The capacity of tourism to result to reinforcement of the cultural beliefs of the locals or to erode them depends on the perceptions that the locals have on tourisms and the reasons as to why people visit a particular destination. From this paradigm, the paper argues that, in case people tour certain tourism attraction centers with the chief intention of learning and experiencing the cultures of the indigenous people, chances of cultural conflicts are minimal since tourists would not bring in their cultural beliefs and affiliations in the interaction process.
Furthermore, the paper argued that where tourists engage in some behaviors, which are not morally acceptable by the host communities, tourism might have the social impacts of inducing stereotypes. This acts as immense impediments to the integration of the persons brought together by tourism. In overall, the paper maintains that tourism has more positive social impacts than negative impacts. Therefore, tourism acts to benefit the host communities both socially and economically.
Deer, Margaret, Leo Jag, and Liz Fred. “Rethinking social impacts of tourism research: A new research agenda.” Tourism Management 33.1(2012): 64-73. Print.
Gawker Visitor Information. The Social and Cultural Impacts of Tourism, 2011. Web.

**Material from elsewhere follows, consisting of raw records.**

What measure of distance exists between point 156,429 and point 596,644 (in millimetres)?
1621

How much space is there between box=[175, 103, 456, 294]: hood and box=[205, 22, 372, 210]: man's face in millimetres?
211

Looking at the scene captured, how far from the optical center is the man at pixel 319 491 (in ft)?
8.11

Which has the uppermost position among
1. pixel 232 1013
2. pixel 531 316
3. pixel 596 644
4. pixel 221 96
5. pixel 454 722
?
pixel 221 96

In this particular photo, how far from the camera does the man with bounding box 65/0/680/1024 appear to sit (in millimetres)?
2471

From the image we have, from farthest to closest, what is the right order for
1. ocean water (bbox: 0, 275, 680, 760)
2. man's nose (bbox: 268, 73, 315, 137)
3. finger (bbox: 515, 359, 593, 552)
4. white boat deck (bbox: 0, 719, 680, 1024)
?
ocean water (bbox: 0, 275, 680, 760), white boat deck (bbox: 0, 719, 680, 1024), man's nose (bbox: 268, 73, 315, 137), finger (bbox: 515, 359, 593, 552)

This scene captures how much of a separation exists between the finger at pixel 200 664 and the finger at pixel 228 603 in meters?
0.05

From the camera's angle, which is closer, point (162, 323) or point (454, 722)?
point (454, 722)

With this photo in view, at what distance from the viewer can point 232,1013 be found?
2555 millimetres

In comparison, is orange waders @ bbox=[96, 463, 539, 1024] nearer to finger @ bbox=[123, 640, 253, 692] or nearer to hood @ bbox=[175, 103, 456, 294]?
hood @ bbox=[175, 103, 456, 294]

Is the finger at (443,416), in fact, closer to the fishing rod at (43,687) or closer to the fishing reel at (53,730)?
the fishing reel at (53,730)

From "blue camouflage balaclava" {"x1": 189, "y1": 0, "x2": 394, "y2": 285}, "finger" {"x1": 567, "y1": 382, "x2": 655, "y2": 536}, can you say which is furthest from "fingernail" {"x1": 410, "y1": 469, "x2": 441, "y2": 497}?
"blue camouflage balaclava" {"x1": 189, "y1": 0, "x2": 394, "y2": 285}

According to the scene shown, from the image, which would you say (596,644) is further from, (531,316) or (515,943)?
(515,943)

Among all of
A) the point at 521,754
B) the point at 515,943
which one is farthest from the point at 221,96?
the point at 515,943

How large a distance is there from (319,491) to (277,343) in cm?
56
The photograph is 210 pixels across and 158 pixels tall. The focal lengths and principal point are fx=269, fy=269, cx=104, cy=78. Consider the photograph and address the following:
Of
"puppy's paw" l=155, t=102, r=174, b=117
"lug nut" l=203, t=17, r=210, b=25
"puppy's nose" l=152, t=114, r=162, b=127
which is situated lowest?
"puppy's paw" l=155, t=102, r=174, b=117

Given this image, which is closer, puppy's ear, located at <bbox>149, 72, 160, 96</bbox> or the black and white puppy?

Haley, Arthur. The Social Impacts of Tourism: A Case Study of Bath, UK. Surrey: University of Surrey, UK, 2004. Print.
Major, Boniface et al. “Coping with negative stereotypes about intellectual performance: The role of psychological disengagement.” Personality and Social Psychology Bulletin 24.3(1998): 34-50. Print.
Surabaya, Elijah, Veronica Tee, and Stephaney Somme. “Understanding Residents’ support for tourism development in the central region of Ghana.” Journal of Travel Research 41.3(2002): 57-67. Print.
Voyager, Douglas, and James Main. “How Do Individuals Expect to Be Viewed by Members of Lower Status Groups? Content and Implications of Meta-Stereotypes.” Journal of Personality and Social Psychology 75.4(1998): 917-937. Print.